• What the task requires: Produce the full set of records below once more, exactly as they stand.

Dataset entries
=-=-=-=-=
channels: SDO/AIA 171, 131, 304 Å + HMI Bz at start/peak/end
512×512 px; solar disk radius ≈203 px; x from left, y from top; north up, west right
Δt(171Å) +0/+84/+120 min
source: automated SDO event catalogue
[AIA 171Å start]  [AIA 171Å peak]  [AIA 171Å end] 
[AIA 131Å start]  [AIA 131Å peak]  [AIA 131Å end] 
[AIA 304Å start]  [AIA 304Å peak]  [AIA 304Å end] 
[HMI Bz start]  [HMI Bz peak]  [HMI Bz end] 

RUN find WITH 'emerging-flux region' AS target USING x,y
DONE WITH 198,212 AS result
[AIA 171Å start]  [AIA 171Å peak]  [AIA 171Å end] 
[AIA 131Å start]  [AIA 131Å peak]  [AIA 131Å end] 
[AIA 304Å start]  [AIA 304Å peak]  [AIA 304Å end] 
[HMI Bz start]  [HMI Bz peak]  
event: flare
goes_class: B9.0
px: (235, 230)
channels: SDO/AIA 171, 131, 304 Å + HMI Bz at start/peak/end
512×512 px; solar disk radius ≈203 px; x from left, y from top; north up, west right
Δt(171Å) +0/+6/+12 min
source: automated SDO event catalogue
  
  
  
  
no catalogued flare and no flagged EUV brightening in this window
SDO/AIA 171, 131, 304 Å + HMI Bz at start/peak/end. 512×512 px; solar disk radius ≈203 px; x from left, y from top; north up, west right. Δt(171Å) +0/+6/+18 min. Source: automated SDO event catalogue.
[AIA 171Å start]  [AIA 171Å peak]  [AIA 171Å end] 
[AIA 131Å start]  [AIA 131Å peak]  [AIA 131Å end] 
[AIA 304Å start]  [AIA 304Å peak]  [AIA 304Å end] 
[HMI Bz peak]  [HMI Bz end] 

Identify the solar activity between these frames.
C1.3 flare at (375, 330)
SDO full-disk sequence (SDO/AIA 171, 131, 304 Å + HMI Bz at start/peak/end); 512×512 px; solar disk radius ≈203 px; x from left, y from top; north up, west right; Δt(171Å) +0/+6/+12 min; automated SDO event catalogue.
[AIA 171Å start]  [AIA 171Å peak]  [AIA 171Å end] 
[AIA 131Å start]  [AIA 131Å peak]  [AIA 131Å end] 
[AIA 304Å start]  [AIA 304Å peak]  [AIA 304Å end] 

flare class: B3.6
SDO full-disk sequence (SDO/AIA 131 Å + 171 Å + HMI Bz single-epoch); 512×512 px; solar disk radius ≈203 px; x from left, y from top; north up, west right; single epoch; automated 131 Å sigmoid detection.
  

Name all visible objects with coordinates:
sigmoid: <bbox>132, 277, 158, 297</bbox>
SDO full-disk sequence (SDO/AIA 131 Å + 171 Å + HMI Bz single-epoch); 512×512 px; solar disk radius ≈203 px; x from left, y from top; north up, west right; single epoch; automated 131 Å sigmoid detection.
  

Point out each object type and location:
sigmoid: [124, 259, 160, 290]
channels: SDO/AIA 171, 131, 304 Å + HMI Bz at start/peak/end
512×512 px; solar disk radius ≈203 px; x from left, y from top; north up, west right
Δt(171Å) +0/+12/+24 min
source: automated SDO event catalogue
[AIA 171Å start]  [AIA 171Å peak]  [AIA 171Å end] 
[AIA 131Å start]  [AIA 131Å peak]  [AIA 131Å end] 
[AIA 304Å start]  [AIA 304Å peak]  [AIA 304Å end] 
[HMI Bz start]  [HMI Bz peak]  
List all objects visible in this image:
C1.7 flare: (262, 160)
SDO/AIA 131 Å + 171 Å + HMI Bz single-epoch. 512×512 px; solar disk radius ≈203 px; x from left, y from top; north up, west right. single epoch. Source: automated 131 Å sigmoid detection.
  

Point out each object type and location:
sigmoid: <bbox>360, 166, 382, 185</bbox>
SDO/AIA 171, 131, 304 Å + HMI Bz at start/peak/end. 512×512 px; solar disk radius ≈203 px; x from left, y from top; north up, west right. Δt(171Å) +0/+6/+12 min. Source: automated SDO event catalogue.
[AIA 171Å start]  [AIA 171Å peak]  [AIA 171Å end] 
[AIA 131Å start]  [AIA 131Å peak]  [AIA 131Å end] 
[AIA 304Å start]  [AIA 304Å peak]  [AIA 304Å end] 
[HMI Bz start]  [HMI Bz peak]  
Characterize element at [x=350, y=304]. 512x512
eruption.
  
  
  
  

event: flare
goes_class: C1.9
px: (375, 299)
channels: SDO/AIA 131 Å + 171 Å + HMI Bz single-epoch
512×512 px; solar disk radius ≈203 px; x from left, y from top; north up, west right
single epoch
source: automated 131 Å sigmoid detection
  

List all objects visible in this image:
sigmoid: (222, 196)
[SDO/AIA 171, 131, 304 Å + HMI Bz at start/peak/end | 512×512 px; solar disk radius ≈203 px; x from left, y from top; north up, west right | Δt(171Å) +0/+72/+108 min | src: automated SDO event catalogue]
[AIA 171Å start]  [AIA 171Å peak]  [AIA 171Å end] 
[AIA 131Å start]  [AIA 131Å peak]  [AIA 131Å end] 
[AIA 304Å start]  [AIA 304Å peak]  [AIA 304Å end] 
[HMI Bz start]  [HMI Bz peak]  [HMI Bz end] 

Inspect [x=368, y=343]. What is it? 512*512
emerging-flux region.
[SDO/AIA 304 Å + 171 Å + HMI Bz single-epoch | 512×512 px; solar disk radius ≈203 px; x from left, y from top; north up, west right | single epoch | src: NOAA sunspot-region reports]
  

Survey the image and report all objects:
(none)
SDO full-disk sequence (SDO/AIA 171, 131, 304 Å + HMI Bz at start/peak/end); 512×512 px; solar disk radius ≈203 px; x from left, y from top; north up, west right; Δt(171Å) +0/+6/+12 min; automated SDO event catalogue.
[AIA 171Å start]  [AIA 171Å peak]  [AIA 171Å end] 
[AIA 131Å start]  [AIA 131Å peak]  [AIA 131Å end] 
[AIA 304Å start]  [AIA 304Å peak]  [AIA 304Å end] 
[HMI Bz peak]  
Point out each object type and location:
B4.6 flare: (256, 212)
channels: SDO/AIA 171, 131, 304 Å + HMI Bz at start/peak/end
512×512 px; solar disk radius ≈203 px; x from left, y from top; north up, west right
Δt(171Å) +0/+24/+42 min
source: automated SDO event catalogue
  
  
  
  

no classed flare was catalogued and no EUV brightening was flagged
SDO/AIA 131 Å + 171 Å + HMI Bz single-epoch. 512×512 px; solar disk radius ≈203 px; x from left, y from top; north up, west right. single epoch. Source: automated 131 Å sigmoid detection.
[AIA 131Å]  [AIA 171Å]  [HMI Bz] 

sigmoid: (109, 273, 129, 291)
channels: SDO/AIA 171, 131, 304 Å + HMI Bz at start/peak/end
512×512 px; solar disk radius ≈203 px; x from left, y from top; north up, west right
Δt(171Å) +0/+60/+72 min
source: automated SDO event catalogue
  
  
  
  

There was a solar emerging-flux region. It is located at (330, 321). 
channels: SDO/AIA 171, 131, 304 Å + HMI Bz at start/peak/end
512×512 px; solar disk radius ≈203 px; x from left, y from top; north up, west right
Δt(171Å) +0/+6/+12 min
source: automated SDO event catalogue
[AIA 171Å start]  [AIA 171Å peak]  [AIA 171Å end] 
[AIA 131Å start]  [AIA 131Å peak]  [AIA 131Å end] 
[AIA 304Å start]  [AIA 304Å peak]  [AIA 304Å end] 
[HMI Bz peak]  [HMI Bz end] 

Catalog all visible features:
=-=-=-=-=
• Answer to the exercise:
channels: SDO/AIA 171, 131, 304 Å + HMI Bz at start/peak/end
512×512 px; solar disk radius ≈203 px; x from left, y from top; north up, west right
Δt(171Å) +0/+84/+120 min
source: automated SDO event catalogue
[AIA 171Å start]  [AIA 171Å peak]  [AIA 171Å end] 
[AIA 131Å start]  [AIA 131Å peak]  [AIA 131Å end] 
[AIA 304Å start]  [AIA 304Å peak]  [AIA 304Å end] 
[HMI Bz start]  [HMI Bz peak]  [HMI Bz end] 

RUN find WITH 'emerging-flux region' AS target USING x,y
DONE WITH 198,212 AS result
[AIA 171Å start]  [AIA 171Å peak]  [AIA 171Å end] 
[AIA 131Å start]  [AIA 131Å peak]  [AIA 131Å end] 
[AIA 304Å start]  [AIA 304Å peak]  [AIA 304Å end] 
[HMI Bz start]  [HMI Bz peak]  
event: flare
goes_class: B9.0
px: (235, 230)
channels: SDO/AIA 171, 131, 304 Å + HMI Bz at start/peak/end
512×512 px; solar disk radius ≈203 px; x from left, y from top; north up, west right
Δt(171Å) +0/+6/+12 min
source: automated SDO event catalogue
  
  
  
  
no catalogued flare and no flagged EUV brightening in this window
SDO/AIA 171, 131, 304 Å + HMI Bz at start/peak/end. 512×512 px; solar disk radius ≈203 px; x from left, y from top; north up, west right. Δt(171Å) +0/+6/+18 min. Source: automated SDO event catalogue.
[AIA 171Å start]  [AIA 171Å peak]  [AIA 171Å end] 
[AIA 131Å start]  [AIA 131Å peak]  [AIA 131Å end] 
[AIA 304Å start]  [AIA 304Å peak]  [AIA 304Å end] 
[HMI Bz peak]  [HMI Bz end] 

Identify the solar activity between these frames.
C1.3 flare at (375, 330)
SDO full-disk sequence (SDO/AIA 171, 131, 304 Å + HMI Bz at start/peak/end); 512×512 px; solar disk radius ≈203 px; x from left, y from top; north up, west right; Δt(171Å) +0/+6/+12 min; automated SDO event catalogue.
[AIA 171Å start]  [AIA 171Å peak]  [AIA 171Å end] 
[AIA 131Å start]  [AIA 131Å peak]  [AIA 131Å end] 
[AIA 304Å start]  [AIA 304Å peak]  [AIA 304Å end] 

flare class: B3.6
SDO full-disk sequence (SDO/AIA 131 Å + 171 Å + HMI Bz single-epoch); 512×512 px; solar disk radius ≈203 px; x from left, y from top; north up, west right; single epoch; automated 131 Å sigmoid detection.
  

Name all visible objects with coordinates:
sigmoid: <bbox>132, 277, 158, 297</bbox>
SDO full-disk sequence (SDO/AIA 131 Å + 171 Å + HMI Bz single-epoch); 512×512 px; solar disk radius ≈203 px; x from left, y from top; north up, west right; single epoch; automated 131 Å sigmoid detection.
  

Point out each object type and location:
sigmoid: [124, 259, 160, 290]
channels: SDO/AIA 171, 131, 304 Å + HMI Bz at start/peak/end
512×512 px; solar disk radius ≈203 px; x from left, y from top; north up, west right
Δt(171Å) +0/+12/+24 min
source: automated SDO event catalogue
[AIA 171Å start]  [AIA 171Å peak]  [AIA 171Å end] 
[AIA 131Å start]  [AIA 131Å peak]  [AIA 131Å end] 
[AIA 304Å start]  [AIA 304Å peak]  [AIA 304Å end] 
[HMI Bz start]  [HMI Bz peak]  
List all objects visible in this image:
C1.7 flare: (262, 160)
SDO/AIA 131 Å + 171 Å + HMI Bz single-epoch. 512×512 px; solar disk radius ≈203 px; x from left, y from top; north up, west right. single epoch. Source: automated 131 Å sigmoid detection.
  

Point out each object type and location:
sigmoid: <bbox>360, 166, 382, 185</bbox>
SDO/AIA 171, 131, 304 Å + HMI Bz at start/peak/end. 512×512 px; solar disk radius ≈203 px; x from left, y from top; north up, west right. Δt(171Å) +0/+6/+12 min. Source: automated SDO event catalogue.
[AIA 171Å start]  [AIA 171Å peak]  [AIA 171Å end] 
[AIA 131Å start]  [AIA 131Å peak]  [AIA 131Å end] 
[AIA 304Å start]  [AIA 304Å peak]  [AIA 304Å end] 
[HMI Bz start]  [HMI Bz peak]  
Characterize element at [x=350, y=304]. 512x512
eruption.
  
  
  
  

event: flare
goes_class: C1.9
px: (375, 299)
channels: SDO/AIA 131 Å + 171 Å + HMI Bz single-epoch
512×512 px; solar disk radius ≈203 px; x from left, y from top; north up, west right
single epoch
source: automated 131 Å sigmoid detection
  

List all objects visible in this image:
sigmoid: (222, 196)
[SDO/AIA 171, 131, 304 Å + HMI Bz at start/peak/end | 512×512 px; solar disk radius ≈203 px; x from left, y from top; north up, west right | Δt(171Å) +0/+72/+108 min | src: automated SDO event catalogue]
[AIA 171Å start]  [AIA 171Å peak]  [AIA 171Å end] 
[AIA 131Å start]  [AIA 131Å peak]  [AIA 131Å end] 
[AIA 304Å start]  [AIA 304Å peak]  [AIA 304Å end] 
[HMI Bz start]  [HMI Bz peak]  [HMI Bz end] 

Inspect [x=368, y=343]. What is it? 512*512
emerging-flux region.
[SDO/AIA 304 Å + 171 Å + HMI Bz single-epoch | 512×512 px; solar disk radius ≈203 px; x from left, y from top; north up, west right | single epoch | src: NOAA sunspot-region reports]
  

Survey the image and report all objects:
(none)
SDO full-disk sequence (SDO/AIA 171, 131, 304 Å + HMI Bz at start/peak/end); 512×512 px; solar disk radius ≈203 px; x from left, y from top; north up, west right; Δt(171Å) +0/+6/+12 min; automated SDO event catalogue.
[AIA 171Å start]  [AIA 171Å peak]  [AIA 171Å end] 
[AIA 131Å start]  [AIA 131Å peak]  [AIA 131Å end] 
[AIA 304Å start]  [AIA 304Å peak]  [AIA 304Å end] 
[HMI Bz peak]  
Point out each object type and location:
B4.6 flare: (256, 212)
channels: SDO/AIA 171, 131, 304 Å + HMI Bz at start/peak/end
512×512 px; solar disk radius ≈203 px; x from left, y from top; north up, west right
Δt(171Å) +0/+24/+42 min
source: automated SDO event catalogue
  
  
  
  

no classed flare was catalogued and no EUV brightening was flagged
SDO/AIA 131 Å + 171 Å + HMI Bz single-epoch. 512×512 px; solar disk radius ≈203 px; x from left, y from top; north up, west right. single epoch. Source: automated 131 Å sigmoid detection.
[AIA 131Å]  [AIA 171Å]  [HMI Bz] 

sigmoid: (109, 273, 129, 291)
channels: SDO/AIA 171, 131, 304 Å + HMI Bz at start/peak/end
512×512 px; solar disk radius ≈203 px; x from left, y from top; north up, west right
Δt(171Å) +0/+60/+72 min
source: automated SDO event catalogue
  
  
  
  

There was a solar emerging-flux region. It is located at (330, 321). 
channels: SDO/AIA 171, 131, 304 Å + HMI Bz at start/peak/end
512×512 px; solar disk radius ≈203 px; x from left, y from top; north up, west right
Δt(171Å) +0/+6/+12 min
source: automated SDO event catalogue
[AIA 171Å start]  [AIA 171Å peak]  [AIA 171Å end] 
[AIA 131Å start]  [AIA 131Å peak]  [AIA 131Å end] 
[AIA 304Å start]  [AIA 304Å peak]  [AIA 304Å end] 
[HMI Bz peak]  [HMI Bz end] 

Catalog all visible features:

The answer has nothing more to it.